I have been a Green Bay Packers fan since before I remember; which isn’t unusual when you grow up in Wisconsin.
Being a die-hard fan, I know and understand all the tradition that goes with the team and its 88 year history. However, I never lived through it.
The Packers have 20 players enshrined in the Pro Football Hall of Fame in Canton Ohio. Only two played for the team in my lifetime. The guy that coached many of them, Vince Lombardi, died 5 years before I was born.
For that reason, quarterback Brett Favre’s announcement that he will return for the 2007 season meant a lot more to me than a lot of people realize. For some, he’s just another player. For me, he’s the only real piece of Packers history I’ve been able to witness.
When Favre became the Packers starting quarterback, I was a sophomore in high school. And, for the first time in my life, I could watch the Packers on television and they weren’t a laughing stock. Instead of being happy with them winning one or two games or facing the Bears and not getting humiliated, they were suddenly a playoff contender. In my first 16 years of life, they were 101-153-2 (.394). Since Favre joined the team, they are 148-92 (.617).
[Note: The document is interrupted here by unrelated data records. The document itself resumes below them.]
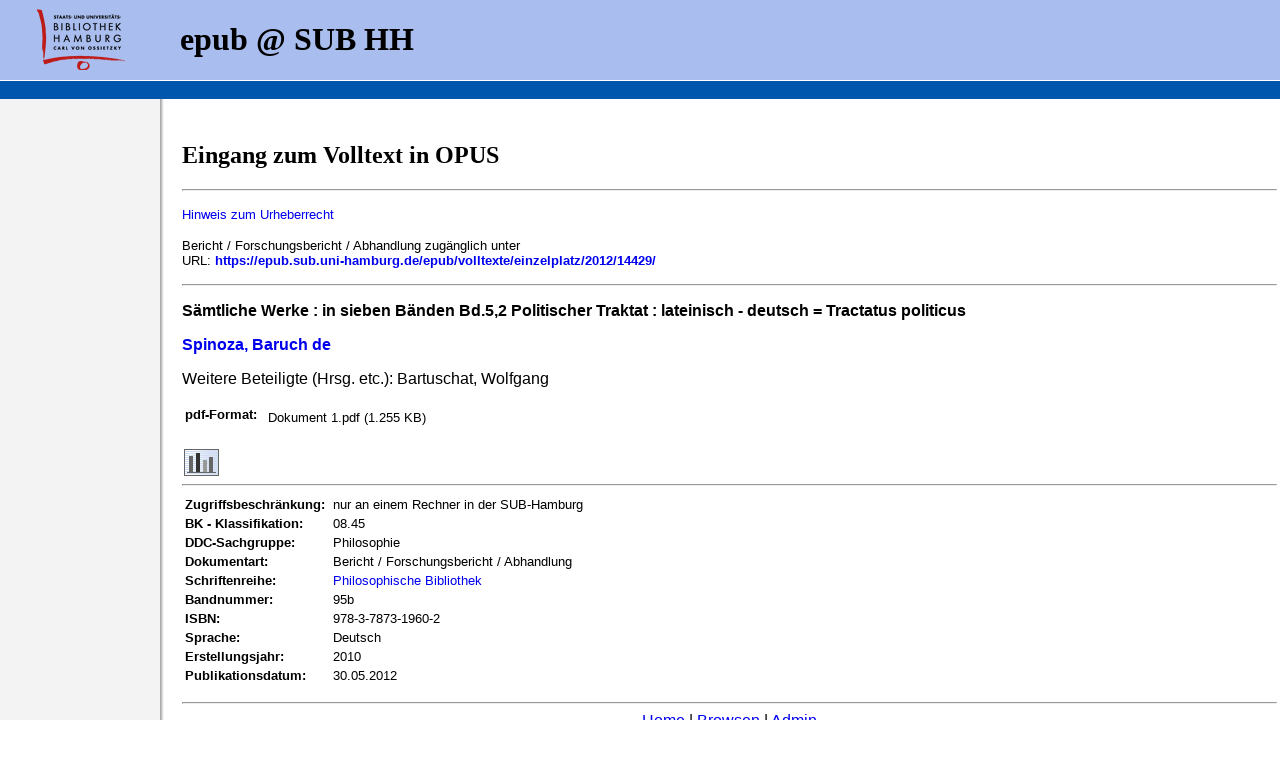

--- FILE ---
content_type: text/html; charset=UTF-8
request_url: https://epub.sub.uni-hamburg.de/epub/frontdoor.php?source_opus=14429&la=de
body_size: 2471
content:
<!DOCTYPE html PUBLIC "-//W3C//DTD HTML 4.01 Transitional//EN" "http://www.w3.org/TR/html4/loose.dtd">
<html>
<head>
<meta name="description" content="OPUS Version 3.2">
<meta http-equiv="content-type" content="text/html; charset=UTF-8">
<title>Publikationsserver der SUB Hamburg - Sämtliche Werke : in sieben Bänden Bd.5,2 Politischer Traktat : lateinisch - deutsch = Tractatus politicus - Spinoza, Baruch de</title>
<!-- Matomo -->
                        <script>
                          var _paq = window._paq = window._paq || [];
                          /* tracker methods like "setCustomDimension" should be called before "trackPageView" */
                          _paq.push(["setDocumentTitle", document.domain + "/" + document.title]);
                          _paq.push(["setDomains", ["*.edoc.sub.uni-hamburg.de"]]);
                          _paq.push(["disableCookies"]);
                          _paq.push(["trackPageView"]);
                          _paq.push(["enableLinkTracking"]);
                          (function() {
                            var u="https://matomo.uni-hamburg.de/";
                            _paq.push(["setTrackerUrl", u+"matomo.php"]);
                            _paq.push(["setSiteId", "267"]);
                            var d=document, g=d.createElement("script"), s=d.getElementsByTagName("script")[0];
                            g.async=true; g.src=u+"matomo.js"; s.parentNode.insertBefore(g,s);
                          })();
                        </script>
                        <noscript><p><img src="https://matomo.uni-hamburg.de/matomo.php?idsite=267&amp;rec=1" style="border:0;" alt="" /></p></noscript>
                  <!-- End Matomo Code -->
<META NAME="DC.Title" CONTENT="Sämtliche Werke : in sieben Bänden Bd.5,2 Politischer Traktat : lateinisch - deutsch = Tractatus politicus">
<META NAME="title" CONTENT="Sämtliche Werke : in sieben Bänden Bd.5,2 Politischer Traktat : lateinisch - deutsch = Tractatus politicus">
<META NAME="DC.Creator" CONTENT="Spinoza, Baruch de">
<META NAME="author" CONTENT="Spinoza, Baruch de ; Spinoza, Baruch de">
<META NAME="DC.Subject" CONTENT="">
<META NAME="keywords" CONTENT="">
<META NAME="DC.Identifier" CONTENT="https://epub.sub.uni-hamburg.de/epub/volltexte/einzelplatz/2012/14429/">
<META NAME="DC.Identifier" CONTENT="urn:nbn:de:gbv:18-1-144297">
<META NAME="DC.Description" CONTENT=" 
">
<META NAME="description" CONTENT=" 
">
<link rel="stylesheet" type="text/css" href="/epub/opus.css">
</HEAD>
<BODY BACKGROUND="/epub/Icons/bg_main.jpg" LEFTMARGIN="0" TOPMARGIN="0" MARGINWIDTH="0" MARGINHEIGHT="0">
<TABLE WIDTH="100%" HEIGHT="79px" BORDER="0" CELLSPACING="0" CELLPADDING="0" BGCOLOR="#A9BEEE">
    <TR>
          <TD><A HREF="http://www.sub.uni-hamburg.de/"><IMG SRC="/epub/Icons/sub_logo.gif" style="margin:0px 30px; float:left; border:0px;" /></A><H1> &nbsp; epub @ SUB HH</H1></TD>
As I graduated high school and college, Favre was always there for us fans. We went through the best of times with him, including his Super XXXI win and bad times that included a drug addiction, the death of his father, his wife being diagnosed with breast cancer and even his family home being destroyed by Hurricane Katrina. It was a little like watching a Super Hero. On the field, he did amazing, heroic things. Off the field, he was human just like the rest of us.
After the 2005 season, his first losing season as a quarterback, everybody thought he would be done. And, from several accounts, he almost hung up his cleats. But, he came back last year and led a team that many people thought wouldn’t win more than 4 games to an 8-8 record, just falling short of the playoffs.
This year, it wasn’t really a surprise he chose to return, but it wasn’t a given either. And, it was for the right reasons. Rather than not return because he wasn’t making enough money or because he didn’t think the team would be talented enough to win he based it on something so simple everyone could relate; his family. He wanted their blessing before he decided to come back.
And, contrary to popular belief, he is just as dangerous as he was in his prime. His statistics may not reflect that but he is still among the elite quarterbacks in the league. Unlike guys like Johnny Unitas or former Packers quarterback Bart Starr, there is no question of his arm strength. The only difference is, he still takes risks and doesn’t have the talent around him to compliment that.
I know eventually Favre is going to decide to retire and I will have to learn to live with that decision. And, I know that I may never re-experience the glory days he brought to the team in the 1990s. But, I’m at peace with that because, for the time being, I am going to be able to witness a living legend.